# How to find the oblique asymptote of this function when $x\to-\infty$?

I posted a question earlier and got the answer for $f(x)=x-\sqrt{x^2+5}$ .

I would like to know the oblique asymptote for $f(x)=x-\sqrt{x^2+5x}$

The function has a horizontal asymptote $y=\dfrac{-5}{2}$ when $x\to+\infty$. How do I find the oblique asymptote of this function when $x\to-\infty$?

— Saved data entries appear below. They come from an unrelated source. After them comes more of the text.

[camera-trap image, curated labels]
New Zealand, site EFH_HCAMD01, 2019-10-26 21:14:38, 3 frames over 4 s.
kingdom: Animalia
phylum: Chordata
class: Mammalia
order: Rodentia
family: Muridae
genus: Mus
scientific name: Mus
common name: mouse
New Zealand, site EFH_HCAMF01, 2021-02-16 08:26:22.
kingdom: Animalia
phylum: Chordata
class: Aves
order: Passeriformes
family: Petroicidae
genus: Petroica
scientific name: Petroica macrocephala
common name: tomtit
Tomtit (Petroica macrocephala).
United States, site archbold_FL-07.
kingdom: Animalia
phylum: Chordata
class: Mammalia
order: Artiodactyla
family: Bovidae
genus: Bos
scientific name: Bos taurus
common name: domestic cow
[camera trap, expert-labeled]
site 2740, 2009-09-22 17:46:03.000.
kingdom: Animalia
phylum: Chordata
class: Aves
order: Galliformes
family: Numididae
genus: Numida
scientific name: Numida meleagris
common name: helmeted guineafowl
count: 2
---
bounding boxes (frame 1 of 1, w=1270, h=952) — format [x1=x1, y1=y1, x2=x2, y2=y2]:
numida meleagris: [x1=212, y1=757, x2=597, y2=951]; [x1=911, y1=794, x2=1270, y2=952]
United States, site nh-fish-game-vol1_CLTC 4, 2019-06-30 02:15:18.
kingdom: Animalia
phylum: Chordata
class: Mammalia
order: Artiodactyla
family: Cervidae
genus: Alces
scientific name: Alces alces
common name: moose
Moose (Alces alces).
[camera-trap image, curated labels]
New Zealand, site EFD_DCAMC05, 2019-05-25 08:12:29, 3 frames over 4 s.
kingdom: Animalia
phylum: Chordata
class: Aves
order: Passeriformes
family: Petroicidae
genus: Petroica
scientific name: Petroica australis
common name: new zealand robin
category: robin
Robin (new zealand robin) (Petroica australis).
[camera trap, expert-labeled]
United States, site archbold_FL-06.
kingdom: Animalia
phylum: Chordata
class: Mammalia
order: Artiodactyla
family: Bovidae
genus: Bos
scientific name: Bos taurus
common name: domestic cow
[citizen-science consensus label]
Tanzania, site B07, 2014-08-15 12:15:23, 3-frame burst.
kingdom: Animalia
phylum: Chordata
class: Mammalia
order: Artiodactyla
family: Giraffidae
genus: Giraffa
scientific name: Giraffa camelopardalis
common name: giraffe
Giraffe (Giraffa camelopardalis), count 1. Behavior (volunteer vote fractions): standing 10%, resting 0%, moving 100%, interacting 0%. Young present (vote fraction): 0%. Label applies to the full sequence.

• – Michael Rozenberg Dec 30 '17 at 7:14
• Try rationalising, ie multiplying and dividing by conjugate – samjoe Dec 30 '17 at 7:15

Let the oblique asymptote be $y = ax + b$ with $a,b$ are real constants. The definition of the oblique asymptote means that $x - \sqrt{x^2+5x} - ax -b \to 0$ as $x \to -\infty$ where $a,b$ are to be determined a bit later. We see that $a = 2$ immediately, and $-x-\sqrt{x^2+5x} - b= - \left(x+\sqrt{x^2+5x} +b\right)= \dfrac{5x}{x-\sqrt{x^2+5x}}-b=\dfrac{5x}{x-|x|\sqrt{1+\dfrac{5}{x}}}-b\to 0$ when $x \to -\infty$. So $b = \dfrac{5}{2}$. Thus the oblique asymptote is: $y = 2x+\dfrac{5}{2}$.
The slope will be the limit of the derivative: $$\lim_{x\to-\infty}1-\frac {2x+5}{2\sqrt {x^2+5x}}=\lim_{x\to-\infty}1+\frac {2+5/x}{2\sqrt {1+5/x}}=2.$$ The change of sign is due to $\sqrt {x^2}=-x$ when $x <0$. To find the $x$-intercept, the difference with the line should go to $0$: \begin{align} 0&= \lim_{x\to-\infty}{x-\sqrt {x^2+5x}}-({2x+b})= \lim_{x\to-\infty}-x-\sqrt {x^2+5x}-b\\ \ \\ &=\lim_{x\to\infty}x-\sqrt {x^2-5x}-b =\frac52-b.\\ \ \\ \end{align} So the asymptote is $y=2x+\frac52$.